While currency policy in Japan is set by the finance ministry, comments by Bank of Japan Governor Masaaki Shirakawa also indicated a more tactical than strategic approach toward the yen. He told reporters in Osaka yesterday that it isn’t really strong in nominal effective terms.

“Shirakawa’s remark that the yen is not particularly strong on a trade-weighted basis suggests little real enthusiasm at the central bank” for intervention, said Julian Jessop, chief global economist at Capital Economics Ltd. in London.

With the U.S. Federal Reserve and European Central Bank meeting this week to consider monetary stimulus, and no sign yet that the euro-region debt crisis is over, economic fundamentals argue in favor of continued yen strength, analysts said.
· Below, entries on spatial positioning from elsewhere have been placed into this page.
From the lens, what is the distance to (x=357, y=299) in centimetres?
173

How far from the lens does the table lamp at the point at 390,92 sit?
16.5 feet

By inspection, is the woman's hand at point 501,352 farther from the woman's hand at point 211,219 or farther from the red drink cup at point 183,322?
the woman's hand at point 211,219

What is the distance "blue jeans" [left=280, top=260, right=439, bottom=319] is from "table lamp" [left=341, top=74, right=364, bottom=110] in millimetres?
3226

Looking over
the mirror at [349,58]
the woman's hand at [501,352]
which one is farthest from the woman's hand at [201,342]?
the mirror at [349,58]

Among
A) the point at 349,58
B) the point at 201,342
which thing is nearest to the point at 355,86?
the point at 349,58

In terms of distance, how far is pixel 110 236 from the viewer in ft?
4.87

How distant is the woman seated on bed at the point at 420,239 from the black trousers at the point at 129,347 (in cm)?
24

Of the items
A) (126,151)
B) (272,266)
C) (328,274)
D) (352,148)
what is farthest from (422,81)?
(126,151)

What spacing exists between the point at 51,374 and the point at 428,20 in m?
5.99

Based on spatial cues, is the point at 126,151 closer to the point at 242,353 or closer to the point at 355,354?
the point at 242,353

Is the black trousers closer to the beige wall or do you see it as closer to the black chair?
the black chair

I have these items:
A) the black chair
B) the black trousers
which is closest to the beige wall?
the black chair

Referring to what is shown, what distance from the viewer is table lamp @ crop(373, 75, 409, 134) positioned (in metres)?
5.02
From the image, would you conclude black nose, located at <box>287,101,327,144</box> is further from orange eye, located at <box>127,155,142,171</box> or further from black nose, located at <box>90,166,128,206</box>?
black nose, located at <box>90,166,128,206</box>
Brown Brothers Harriman & Co. strategists predicted the currency will “retest levels near 76.”

European Central Bank Executive Board member Jose Manuel Gonzalez-Paramo indicated disapproval of the yen sales, saying yesterday that “unilateral interventions neither have a lasting effect nor are they good from the point of view of global stability.”

G-20 Criticism

Even so, Europeans may be loath to criticize Japan at the Group of 20 summit in Cannes, France, Nov. 3-4 given that they are seeking Asian contributions for an expanded rescue fund, UBS AG analysts said in a note.

For Noda, who took office in September, the yen’s surge risked distracting from his efforts to foster an economic rebound from three quarters of contraction, worsened by a record earthquake in the northeast that left about 19,000 people dead or missing and triggered a nuclear crisis.
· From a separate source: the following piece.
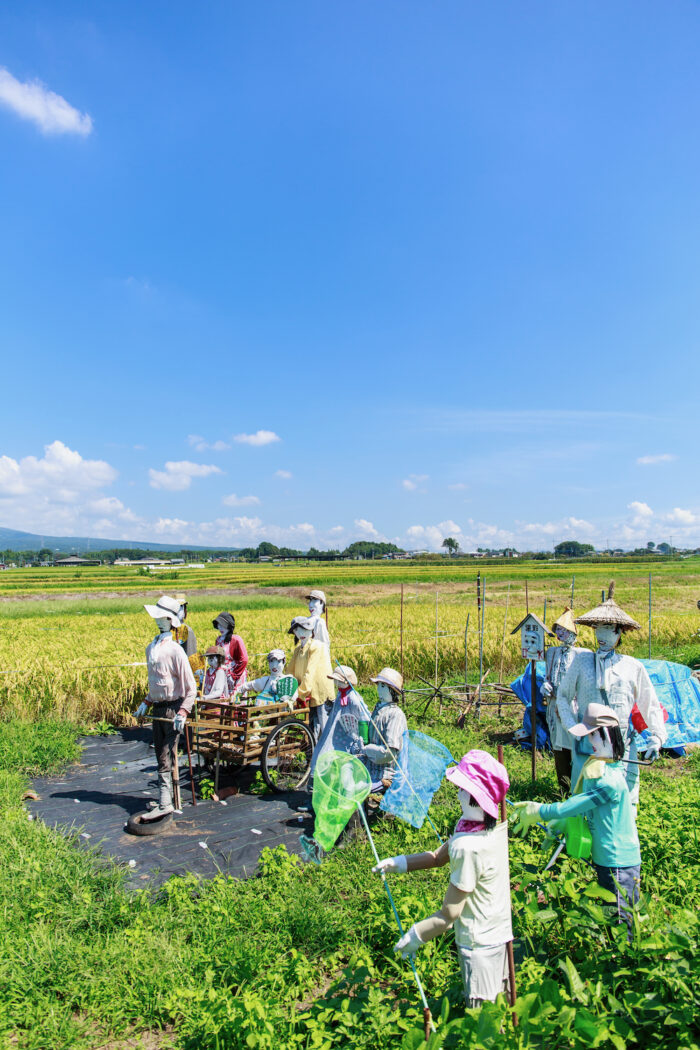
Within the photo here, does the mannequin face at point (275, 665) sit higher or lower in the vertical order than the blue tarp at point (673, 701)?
higher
Noda’s cabinet last month approved a 12.1 trillion yen spending plan to rebuild after the March disaster and to help companies cope with the currency. The package is subject to parliamentary approval.

Japan’s industrial output fell 4 percent in September from August, a sharper drop than analysts surveyed by Bloomberg News forecast. Export growth slowed to 2.4 percent from a year earlier in September from 2.8 percent in August, while retail sales also fell more than expected.

Stocks Fall

Stocks in Japan fell yesterday as Mitsui O.S.K. Lines Ltd. projected a loss and Fujifilm Holdings Corp. (4901) cut its profit forecast. Even after the intervention, which at one point during the day sparked a gain in the benchmark Nikkei 225 Stock Average of as much as 1.1 percent, the Nikkei closed down 0.7 percent. It fell 0.9 percent today.

Panasonic, the maker of Viera televisions, yesterday forecast a full-year loss of 420 billion yen, its biggest in a decade. It cited the impact of a stronger yen and one-time charges. Honda, Japan’s third-largest carmaker, reported second- quarter profit that missed analysts’ estimates as the strong yen eroded earnings.

“We’d like the government to do more intervention,” Yuji Isoda, manager of investor relations at Nippon Yusen K.K. told reporters in Tokyo yesterday. “Ideally we’d like the yen to weaken to around 85 yen to 90 yen against the dollar.”

BOJ Pressure

Pressure may also rise on the central bank to do more, after it expanded planned government-bond purchases by 5 trillion yen last week.

“The root cause for yen appreciation is the Bank of Japan’s passive stance toward monetary policies, compared with the Federal Reserve,” said Atsushi Ito, a senior rate strategist in Tokyo at UBS AG.

Former Japanese Finance Ministry official Eisuke Sakakibara said earlier this month that intervention efforts by Japan will only be successful if coordinated with other nations. Sakakibara became known as “Mr. Yen” during his 1997-1999 tenure at the Ministry of Finance.

“The most we can expect is for intervention to slow the speed of the yen’s gains,” said Masaaki Kanno, chief Japan economist at JPMorgan Chase & Co. In Tokyo and a former official in the BOJ’s foreign exchange division. “The government can’t keep intervening forever.”